Article Text

Exploring the sustainability of perinatal audit in four district hospitals in the Western Cape, South Africa: a multiple case study approach
  1. Mary Kinney1,
  2. Anne-Marie Bergh2,
  3. Natasha Rhoda3,4,
  4. Robert Pattinson2,
  5. Asha George1
  1. 1School of Public Health, Faculty of Community and Health Sciences, University of the Western Cape, Bellville, South Africa
  2. 2Maternal and Infant Health Care Strategies Research Unit, Medical Research Council of South Africa, Faculty of Health Sciences, University of Pretoria, Pretoria, South Africa
  3. 3Department of Neonatology, Mowbray Maternity Hospital, Cape Town, South Africa
  4. 4Department of Paediatrics, Faculty of Health Sciences, University of Cape Town, Cape Town, South Africa
  1. Correspondence to Mary Kinney; mkinney{at}


Introduction Maternal and perinatal death surveillance and response (MPDSR) is an intervention process that uses a continuous cycle of identification, notification and review of deaths to determine avoidable causes followed by actions to improve health services and prevent future deaths. This study set out to understand how and why a perinatal audit programme, a form of MPDSR, has sustained practice in South Africa from the perspectives of those engaged in implementation.

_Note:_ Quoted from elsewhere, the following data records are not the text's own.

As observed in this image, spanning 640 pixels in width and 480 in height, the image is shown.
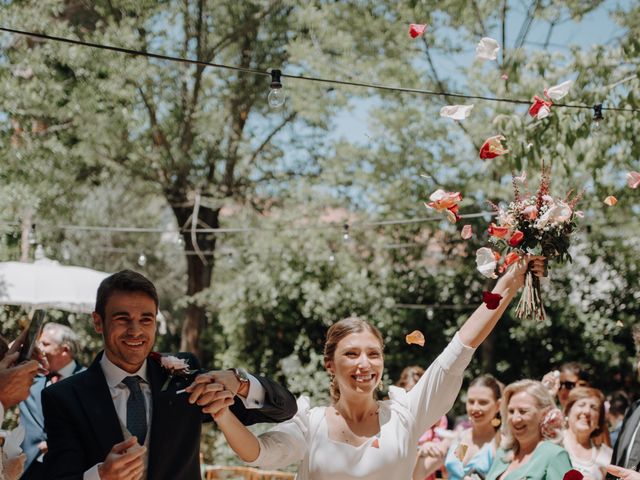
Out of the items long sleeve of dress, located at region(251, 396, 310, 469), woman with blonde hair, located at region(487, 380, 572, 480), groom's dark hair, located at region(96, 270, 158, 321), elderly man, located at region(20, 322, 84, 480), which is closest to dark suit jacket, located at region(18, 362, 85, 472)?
elderly man, located at region(20, 322, 84, 480)

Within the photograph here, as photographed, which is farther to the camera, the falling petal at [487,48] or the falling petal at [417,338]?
the falling petal at [487,48]

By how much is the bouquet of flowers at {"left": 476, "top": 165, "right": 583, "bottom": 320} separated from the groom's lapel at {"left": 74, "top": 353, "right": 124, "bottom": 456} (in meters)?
1.43

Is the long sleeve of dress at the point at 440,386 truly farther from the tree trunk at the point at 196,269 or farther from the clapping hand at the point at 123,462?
the tree trunk at the point at 196,269

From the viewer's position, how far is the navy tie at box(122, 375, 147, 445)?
2322 millimetres

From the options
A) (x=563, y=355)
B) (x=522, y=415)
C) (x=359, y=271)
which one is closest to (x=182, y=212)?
(x=359, y=271)

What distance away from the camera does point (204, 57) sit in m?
12.7

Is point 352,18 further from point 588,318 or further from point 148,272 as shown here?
point 148,272

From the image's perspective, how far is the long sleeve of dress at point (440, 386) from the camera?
111 inches

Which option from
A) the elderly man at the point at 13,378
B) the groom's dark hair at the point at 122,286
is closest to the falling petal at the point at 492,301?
the groom's dark hair at the point at 122,286

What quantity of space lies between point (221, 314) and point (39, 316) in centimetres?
980

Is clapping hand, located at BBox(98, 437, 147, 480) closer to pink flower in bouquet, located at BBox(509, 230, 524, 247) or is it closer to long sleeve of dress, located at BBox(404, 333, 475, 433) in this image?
long sleeve of dress, located at BBox(404, 333, 475, 433)

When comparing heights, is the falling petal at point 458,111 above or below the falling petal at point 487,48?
below

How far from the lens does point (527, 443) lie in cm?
384

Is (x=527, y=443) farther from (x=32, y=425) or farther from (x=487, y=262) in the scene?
(x=32, y=425)
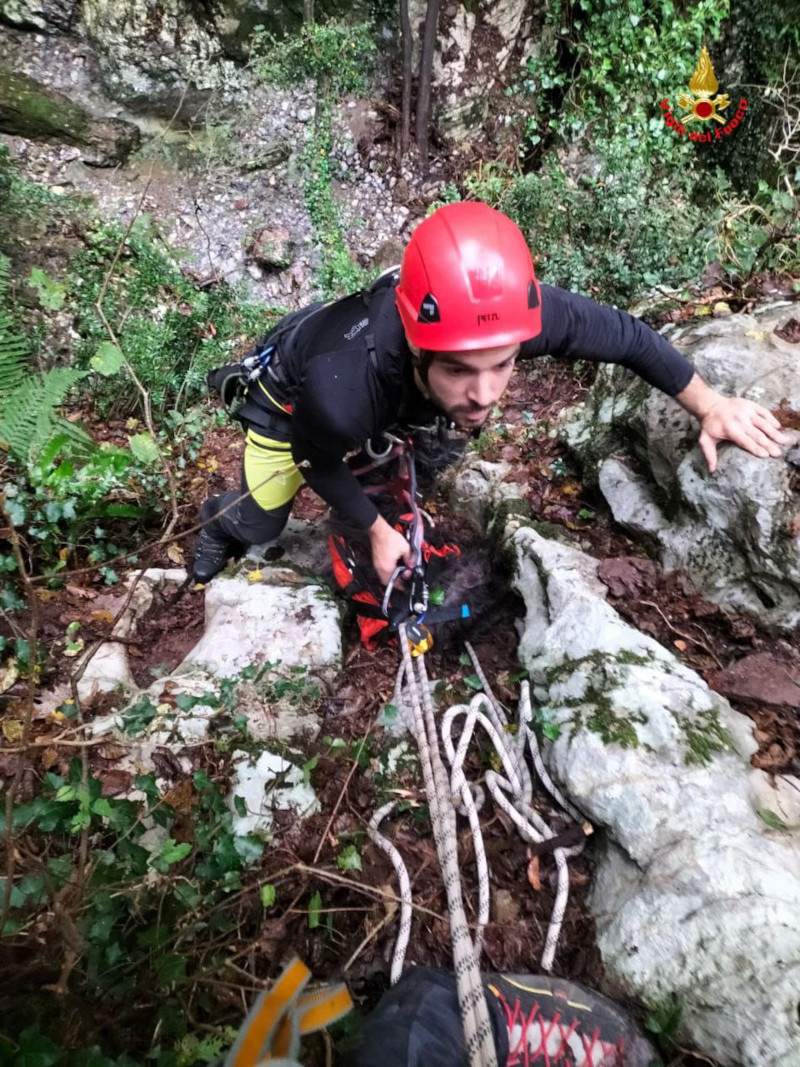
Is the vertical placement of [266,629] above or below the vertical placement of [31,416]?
below

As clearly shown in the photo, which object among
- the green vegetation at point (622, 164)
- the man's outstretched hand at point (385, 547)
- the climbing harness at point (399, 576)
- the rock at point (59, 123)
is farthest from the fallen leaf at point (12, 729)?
the rock at point (59, 123)

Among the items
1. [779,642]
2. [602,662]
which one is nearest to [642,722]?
[602,662]

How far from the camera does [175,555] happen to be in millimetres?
4152

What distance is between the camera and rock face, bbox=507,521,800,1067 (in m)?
1.47

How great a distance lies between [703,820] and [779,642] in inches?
33.8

Methods A multiple case study design was carried out in four rural subdistricts of the Western Cape with over 10 years of implementing the programme. Data were collected from October 2019 to March 2020 through non-participant observation of seven meetings and key informant interviews with 41 purposively selected health providers and managers. Thematic analysis was conducted inductively and deductively adapting the extended normalisation process theory to examine the capability, contribution, potential and capacity of the users to implement MPDSR.

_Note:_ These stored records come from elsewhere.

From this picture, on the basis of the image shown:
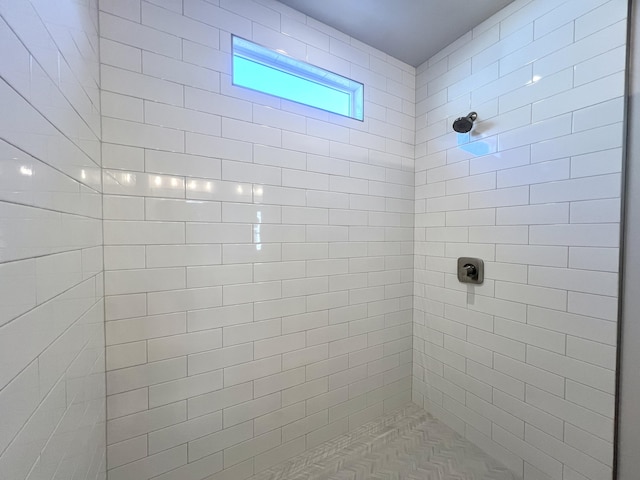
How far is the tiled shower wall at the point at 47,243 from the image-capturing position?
0.44m

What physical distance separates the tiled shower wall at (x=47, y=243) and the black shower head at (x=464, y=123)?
73.7 inches

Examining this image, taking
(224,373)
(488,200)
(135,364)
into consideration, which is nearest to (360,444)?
(224,373)

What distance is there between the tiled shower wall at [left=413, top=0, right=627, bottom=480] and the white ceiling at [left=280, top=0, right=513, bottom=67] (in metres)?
0.11

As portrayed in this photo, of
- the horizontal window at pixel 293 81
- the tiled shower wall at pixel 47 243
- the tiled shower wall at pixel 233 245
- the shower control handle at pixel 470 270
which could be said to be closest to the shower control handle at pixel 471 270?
the shower control handle at pixel 470 270

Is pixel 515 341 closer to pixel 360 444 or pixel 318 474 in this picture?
pixel 360 444

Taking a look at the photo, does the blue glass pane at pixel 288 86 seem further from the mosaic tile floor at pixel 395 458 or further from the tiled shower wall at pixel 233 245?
the mosaic tile floor at pixel 395 458

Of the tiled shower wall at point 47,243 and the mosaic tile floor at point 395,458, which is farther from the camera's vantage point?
the mosaic tile floor at point 395,458

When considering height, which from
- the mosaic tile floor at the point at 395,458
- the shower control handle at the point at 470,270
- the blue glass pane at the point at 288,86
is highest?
the blue glass pane at the point at 288,86

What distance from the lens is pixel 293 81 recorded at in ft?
5.31

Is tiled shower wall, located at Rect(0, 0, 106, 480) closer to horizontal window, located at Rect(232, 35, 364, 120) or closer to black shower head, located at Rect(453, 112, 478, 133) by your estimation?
horizontal window, located at Rect(232, 35, 364, 120)

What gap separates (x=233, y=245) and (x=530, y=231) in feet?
5.41

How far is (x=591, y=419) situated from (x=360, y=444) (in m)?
1.24

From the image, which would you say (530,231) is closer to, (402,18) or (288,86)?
(402,18)

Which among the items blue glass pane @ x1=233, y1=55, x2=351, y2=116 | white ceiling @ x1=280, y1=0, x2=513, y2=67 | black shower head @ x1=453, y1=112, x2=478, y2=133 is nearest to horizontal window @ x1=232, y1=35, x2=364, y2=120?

Results The perinatal audit programme has sustained practice due to integration of activities into routine tasks (capability), clear value-add (contribution), individual and collective commitment (potential), and an enabling environment to implement (capacity). The complex interplay of actors, their relationships and context revealed the underlying individual-level and organisational-level factors that support sustainability, such as trust, credibility, facilitation and hierarchies. Local adaption and the broad social and structural resources were required for sustainability.

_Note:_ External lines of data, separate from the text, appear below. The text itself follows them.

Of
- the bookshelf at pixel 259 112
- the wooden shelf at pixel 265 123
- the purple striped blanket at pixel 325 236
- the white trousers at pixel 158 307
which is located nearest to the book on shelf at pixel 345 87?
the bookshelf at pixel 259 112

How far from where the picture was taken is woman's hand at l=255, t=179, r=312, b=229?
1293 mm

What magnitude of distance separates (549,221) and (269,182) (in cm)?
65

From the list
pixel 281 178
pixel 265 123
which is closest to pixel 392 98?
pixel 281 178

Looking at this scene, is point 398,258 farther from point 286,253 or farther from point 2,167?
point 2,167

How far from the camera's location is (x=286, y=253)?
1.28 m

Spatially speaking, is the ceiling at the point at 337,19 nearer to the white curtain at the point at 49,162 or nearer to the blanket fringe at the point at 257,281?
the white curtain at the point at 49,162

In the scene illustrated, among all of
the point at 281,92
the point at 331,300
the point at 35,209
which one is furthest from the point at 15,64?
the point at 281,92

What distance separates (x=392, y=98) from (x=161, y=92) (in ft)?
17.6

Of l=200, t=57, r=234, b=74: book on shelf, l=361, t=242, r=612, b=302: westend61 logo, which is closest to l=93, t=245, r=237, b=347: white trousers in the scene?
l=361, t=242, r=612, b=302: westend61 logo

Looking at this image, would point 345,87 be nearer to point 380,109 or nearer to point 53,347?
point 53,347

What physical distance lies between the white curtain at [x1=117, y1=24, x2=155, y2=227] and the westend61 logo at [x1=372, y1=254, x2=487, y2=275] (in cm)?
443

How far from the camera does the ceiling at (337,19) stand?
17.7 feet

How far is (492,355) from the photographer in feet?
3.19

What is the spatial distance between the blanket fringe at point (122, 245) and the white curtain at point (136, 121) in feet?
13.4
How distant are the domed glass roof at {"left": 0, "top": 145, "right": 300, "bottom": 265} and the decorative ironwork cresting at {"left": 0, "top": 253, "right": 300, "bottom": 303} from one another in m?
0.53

Conclusion This study applied theory to explore factors that promote sustained practice of perinatal audit from the perspectives of the users. Efforts to promote and sustain MPDSR will benefit from overall good health governance, specific skill development, embedded activities, and valuing social processes related to implementation. More research using health policy and system approaches, including use of implementation theory, will further advance our understanding on how to support sustained MPDSR practice in other settings.

  • Health systems
  • Maternal health
  • Obstetrics
  • Qualitative study
  • Health policies and all other topics

Data availability statement

Data are available upon reasonable request. The data (case study reports and transcripts) are available from the corresponding author on request.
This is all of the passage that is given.